*Vazifemiz; materyalist medeniyetin, şehvet ve zevk medeniyetinin yıkıcı akımlarının karşısına dikilmek… Bu şehvetperest medeniyet, İslam ülkelerinden çekilip, milletimiz şerrinden kurtuluncaya kadar savaşalım.
*Cihadın lugat manası: Gücün yettiği işi yapmak ve sözü söylemektir.
*DOĞUDA BİR MÜSLÜMAN KADIN ESİR EDİLİRSE, KADIN, O YAĞMACILARIN KALESİNE GİRMEDEN, BATILI MÜSLÜMANLARIN ONU KURTARMALARI GEREKİR.

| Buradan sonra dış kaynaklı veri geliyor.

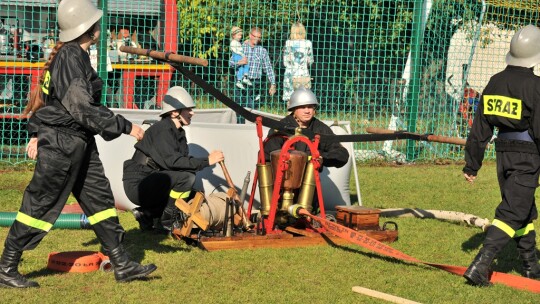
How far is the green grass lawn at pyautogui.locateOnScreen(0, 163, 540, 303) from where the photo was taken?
21.1ft

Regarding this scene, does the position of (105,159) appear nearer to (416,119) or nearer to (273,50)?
(273,50)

*Bilindiği gibi, bugün Müslümanlar başkalarına boyun eğmiş ve kafirlere mahkum olmuşlardır. Toprakları işgal edilmiş, ırz ve namuslarına saldırılmış, idarelerine düşmanları hakim olmuş, İslam’ı yaymak bir yana, kendi ülkelerinde dini şiar edinemez ve ibadetleri yapamaz olmuşlardır. Şu halde, her Müslümanın cihad için hazırlanması, cihad etme isteğinde bulunması ve fırsat gelince hemen savaşa girişmesi mecburi bir dini vazife, bir farz-ı ayn olmuştur.
*Allah, Müslümanlara cihadı, bir saldırı vasıtası, çıkar sağlamak için bir araç olarak değil, İslam dinini korumak, barışı sağlamak ve Müslümanların yüklendikleri büyük vazifeyi başarmaları için farz kıldı. Bu vazife, insanları doğru yola ve adalete sevketme vazifesidir.
*Cihadı, makam elde etmek için yapmak haram, desinler için yapmak haram, mal kazanmak için yapmak haram, ganimet mallarından bir şeye sahip olmak için yapmak haram, haksız olarak başkalarına galip gelme maksadıyla yapmak haramdır.
*Allah düşmanlara karşı bile adaletli olmayı emretmiştir.’’ Bir millete karşı olan öfkeniz, sizi adaletsizliğe sürüklemesin, adaletli davranın. Bu, takva sahibi olmaya daha yakındır.’’ ( Maide Suresi Ayet:8)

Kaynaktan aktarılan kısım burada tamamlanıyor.